NVIDIA has officially released Jetson Thor, its most powerful robotics computer to date, built to revolutionize humanoid robots and physical AI systems.
TLDR:
- Jetson Thor delivers 7.5 times more AI compute power than its predecessor
- The platform enables real-time decision making on humanoid and industrial robots
- Major adopters include Amazon, Meta, Caterpillar, OpenAI, and Agility Robotics
- NVIDIA stock rose 1.02% as investors reacted to its growing dominance in robotics
What Happened?
NVIDIA announced the general availability of Jetson Thor, a powerful AI computer designed for robotics and autonomous machines.
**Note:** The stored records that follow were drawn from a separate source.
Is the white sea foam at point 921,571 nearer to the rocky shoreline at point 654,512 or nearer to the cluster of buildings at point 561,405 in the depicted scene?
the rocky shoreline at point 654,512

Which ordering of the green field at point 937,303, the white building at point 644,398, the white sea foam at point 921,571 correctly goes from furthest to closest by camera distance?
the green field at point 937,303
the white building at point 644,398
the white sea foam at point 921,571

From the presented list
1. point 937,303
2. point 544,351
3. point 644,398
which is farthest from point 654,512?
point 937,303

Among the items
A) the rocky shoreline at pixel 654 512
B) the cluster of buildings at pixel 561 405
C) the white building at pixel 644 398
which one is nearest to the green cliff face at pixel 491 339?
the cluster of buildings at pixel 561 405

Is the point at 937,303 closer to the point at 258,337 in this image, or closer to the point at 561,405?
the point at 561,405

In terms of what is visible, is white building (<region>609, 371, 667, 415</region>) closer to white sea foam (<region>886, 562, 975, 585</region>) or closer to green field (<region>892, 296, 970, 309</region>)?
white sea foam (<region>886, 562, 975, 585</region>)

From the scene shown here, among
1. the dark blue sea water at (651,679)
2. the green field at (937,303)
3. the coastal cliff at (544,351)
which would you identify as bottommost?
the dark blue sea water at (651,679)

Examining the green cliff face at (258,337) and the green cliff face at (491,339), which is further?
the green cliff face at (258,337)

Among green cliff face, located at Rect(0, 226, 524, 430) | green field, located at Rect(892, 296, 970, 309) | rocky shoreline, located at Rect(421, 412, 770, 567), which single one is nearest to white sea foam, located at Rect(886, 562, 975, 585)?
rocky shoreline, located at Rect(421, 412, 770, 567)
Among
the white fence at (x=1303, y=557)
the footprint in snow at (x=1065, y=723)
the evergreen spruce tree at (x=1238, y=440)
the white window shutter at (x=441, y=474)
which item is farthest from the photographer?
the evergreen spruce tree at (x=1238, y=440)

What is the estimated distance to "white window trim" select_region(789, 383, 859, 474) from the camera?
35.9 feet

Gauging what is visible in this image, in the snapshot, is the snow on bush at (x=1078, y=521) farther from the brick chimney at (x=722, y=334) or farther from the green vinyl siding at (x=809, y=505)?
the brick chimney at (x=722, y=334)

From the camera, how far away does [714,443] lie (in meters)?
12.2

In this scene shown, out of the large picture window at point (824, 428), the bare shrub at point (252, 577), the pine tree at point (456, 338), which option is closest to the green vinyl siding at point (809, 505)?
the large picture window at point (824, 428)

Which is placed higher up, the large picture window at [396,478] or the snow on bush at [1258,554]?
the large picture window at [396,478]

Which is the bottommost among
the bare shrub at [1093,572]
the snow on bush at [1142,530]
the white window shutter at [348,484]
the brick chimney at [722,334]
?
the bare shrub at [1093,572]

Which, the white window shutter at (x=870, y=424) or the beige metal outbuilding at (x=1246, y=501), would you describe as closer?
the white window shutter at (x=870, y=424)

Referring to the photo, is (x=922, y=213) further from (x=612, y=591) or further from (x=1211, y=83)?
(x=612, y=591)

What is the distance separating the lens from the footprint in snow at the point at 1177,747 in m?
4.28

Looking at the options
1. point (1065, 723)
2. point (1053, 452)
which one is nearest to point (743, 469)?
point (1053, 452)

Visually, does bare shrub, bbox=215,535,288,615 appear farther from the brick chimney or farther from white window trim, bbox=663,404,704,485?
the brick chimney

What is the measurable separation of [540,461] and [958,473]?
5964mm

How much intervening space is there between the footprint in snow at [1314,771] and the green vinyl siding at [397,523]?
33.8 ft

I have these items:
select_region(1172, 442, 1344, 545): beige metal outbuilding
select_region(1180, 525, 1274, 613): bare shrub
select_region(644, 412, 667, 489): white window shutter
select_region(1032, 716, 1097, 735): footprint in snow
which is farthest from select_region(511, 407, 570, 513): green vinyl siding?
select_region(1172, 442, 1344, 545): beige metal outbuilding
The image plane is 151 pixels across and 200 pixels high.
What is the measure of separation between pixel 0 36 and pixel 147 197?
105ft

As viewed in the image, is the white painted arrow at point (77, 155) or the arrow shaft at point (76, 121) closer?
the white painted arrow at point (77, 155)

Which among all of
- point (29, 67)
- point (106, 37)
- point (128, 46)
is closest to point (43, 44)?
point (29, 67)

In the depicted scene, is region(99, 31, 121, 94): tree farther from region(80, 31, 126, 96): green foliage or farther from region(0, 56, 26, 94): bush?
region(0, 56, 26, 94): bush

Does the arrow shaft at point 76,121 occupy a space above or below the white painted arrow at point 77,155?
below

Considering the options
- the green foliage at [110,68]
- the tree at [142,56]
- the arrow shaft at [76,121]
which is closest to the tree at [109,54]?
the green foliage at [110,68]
The system marks a leap in on-device processing with up to 2,070 FP4 teraflops of compute and advanced edge capabilities, unlocking new potential for real-time reasoning in robots.
The NVIDIA Jetson Thor is here. 🎉
— NVIDIA Robotics (@NVIDIARobotics) August 25, 2025
This powerful new robotics computer is designed to power the next generation of general and #HumanoidRobots in manufacturing, logistics, construction, healthcare, and beyond.
It’s a massive leap forward for physical AI.
Early adopters… pic.twitter.com/zBwDZkeRCM
Jetson Thor Unlocks Smarter Robots
Jetson Thor is built with NVIDIA’s Blackwell GPU and includes a massive 128GB of memory, delivering more than seven times the AI compute power and twice the memory of its predecessor, Jetson Orin. Designed to handle multiple AI models at once, including large language and vision-language-action models, Jetson Thor enables robots to perceive, think, and act faster and more efficiently.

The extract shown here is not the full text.